Summation is closely related to integration. For a non-increasing function $f$ we have $\sum_{n=t+1}^\infty f(n) \leq \int_t^\infty f(x)\mathrm{d}x \leq \sum_{n=t}^\infty f(n)$ or expressed differently $-f(t) + \sum_{n=t}^\infty f(n) \leq \int_t^\infty f(x)\mathrm{d}x \leq \sum_{n=t}^\infty f(n)$ or equivalently $\int_t^\infty f(x)\mathrm{d}x \leq \sum_{n=t}^\infty f(n) \leq f(t) + \int_t^\infty f(x)\mathrm{d}x$

Illustration of the correspondence between summation and integration. Illustration of the correspondence between integraion and summation.

So if the integral exists, the sum diverges iff the integral is $\infty$ - the sum bounds the integral and vice versa.
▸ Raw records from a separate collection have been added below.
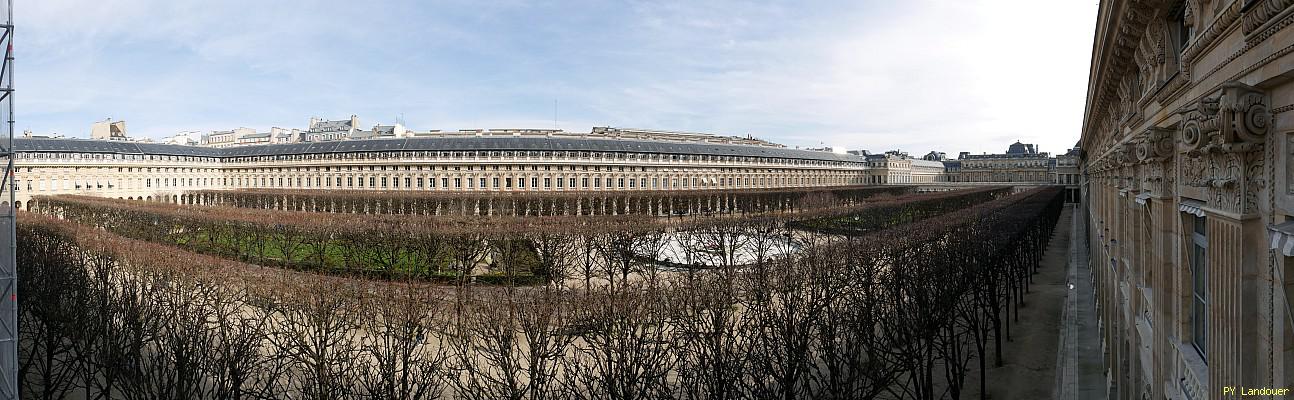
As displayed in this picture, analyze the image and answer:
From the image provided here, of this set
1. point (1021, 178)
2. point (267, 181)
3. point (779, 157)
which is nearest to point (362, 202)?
→ point (267, 181)

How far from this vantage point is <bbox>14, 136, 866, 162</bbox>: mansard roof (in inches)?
2938

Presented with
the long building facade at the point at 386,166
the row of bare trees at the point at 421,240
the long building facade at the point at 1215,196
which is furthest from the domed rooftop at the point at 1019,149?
the long building facade at the point at 1215,196

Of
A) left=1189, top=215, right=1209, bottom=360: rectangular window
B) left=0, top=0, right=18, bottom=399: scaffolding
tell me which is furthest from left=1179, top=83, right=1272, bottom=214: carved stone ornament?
left=0, top=0, right=18, bottom=399: scaffolding

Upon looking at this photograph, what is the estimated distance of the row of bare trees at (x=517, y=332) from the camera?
32.6ft

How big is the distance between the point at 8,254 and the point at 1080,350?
20.6 m

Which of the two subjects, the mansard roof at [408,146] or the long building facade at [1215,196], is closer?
the long building facade at [1215,196]

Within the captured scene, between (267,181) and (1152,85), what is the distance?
334ft

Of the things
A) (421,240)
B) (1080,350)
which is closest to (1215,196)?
(1080,350)

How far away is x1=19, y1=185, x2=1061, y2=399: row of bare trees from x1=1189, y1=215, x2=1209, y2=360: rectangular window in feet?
14.2

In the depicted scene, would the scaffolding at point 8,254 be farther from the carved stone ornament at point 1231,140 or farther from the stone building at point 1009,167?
the stone building at point 1009,167

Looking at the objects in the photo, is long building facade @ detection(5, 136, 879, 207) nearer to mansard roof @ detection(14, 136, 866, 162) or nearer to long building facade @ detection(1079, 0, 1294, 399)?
mansard roof @ detection(14, 136, 866, 162)

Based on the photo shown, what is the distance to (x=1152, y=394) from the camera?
693 cm

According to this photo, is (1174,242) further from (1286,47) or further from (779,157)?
(779,157)

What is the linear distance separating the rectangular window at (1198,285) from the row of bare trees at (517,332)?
4323 mm
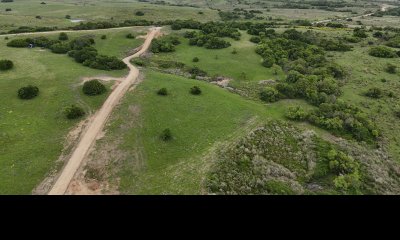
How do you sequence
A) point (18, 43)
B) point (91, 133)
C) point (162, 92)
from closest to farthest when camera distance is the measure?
point (91, 133) → point (162, 92) → point (18, 43)

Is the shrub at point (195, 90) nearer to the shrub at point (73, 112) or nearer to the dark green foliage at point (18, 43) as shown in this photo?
the shrub at point (73, 112)

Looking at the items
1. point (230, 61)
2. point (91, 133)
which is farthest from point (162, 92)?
point (230, 61)

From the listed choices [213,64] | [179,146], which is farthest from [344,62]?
[179,146]

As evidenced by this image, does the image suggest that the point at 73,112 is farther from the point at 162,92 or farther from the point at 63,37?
the point at 63,37

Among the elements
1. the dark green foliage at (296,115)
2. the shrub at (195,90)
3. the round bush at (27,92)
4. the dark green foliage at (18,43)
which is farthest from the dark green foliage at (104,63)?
the dark green foliage at (296,115)

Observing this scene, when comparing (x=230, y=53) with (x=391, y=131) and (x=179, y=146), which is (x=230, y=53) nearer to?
(x=391, y=131)

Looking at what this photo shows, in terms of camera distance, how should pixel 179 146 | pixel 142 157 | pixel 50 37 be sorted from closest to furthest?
pixel 142 157 → pixel 179 146 → pixel 50 37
Let's consider $p>1$: \begin{align} \int_1^{\infty} \frac{1}{x^p} \mathrm{d}x &= \int_1^{\infty} x^{-p} \mathrm{d}x \\ &= \frac{1}{1-p}(\lim_{x\rightarrow\infty} x^{1-p} - 1^{1-p}) \\ &= \frac{1}{p-1} \end{align}

which means that the corresponding sum converges. We even get some bounds, in particular $ \frac{1}{p-1} \leq \sum_{n=1}^\infty n^{-p} \leq \frac{1}{p-1} + 1$

If $p = 1$ then

\begin{align} \int_1^{\infty} \frac{1}{x} \mathrm{d}x &= \lim_{x\rightarrow\infty} (\ln x) - \ln 1 \\ &= \infty \end{align}

which means that the corresponding sum diverges.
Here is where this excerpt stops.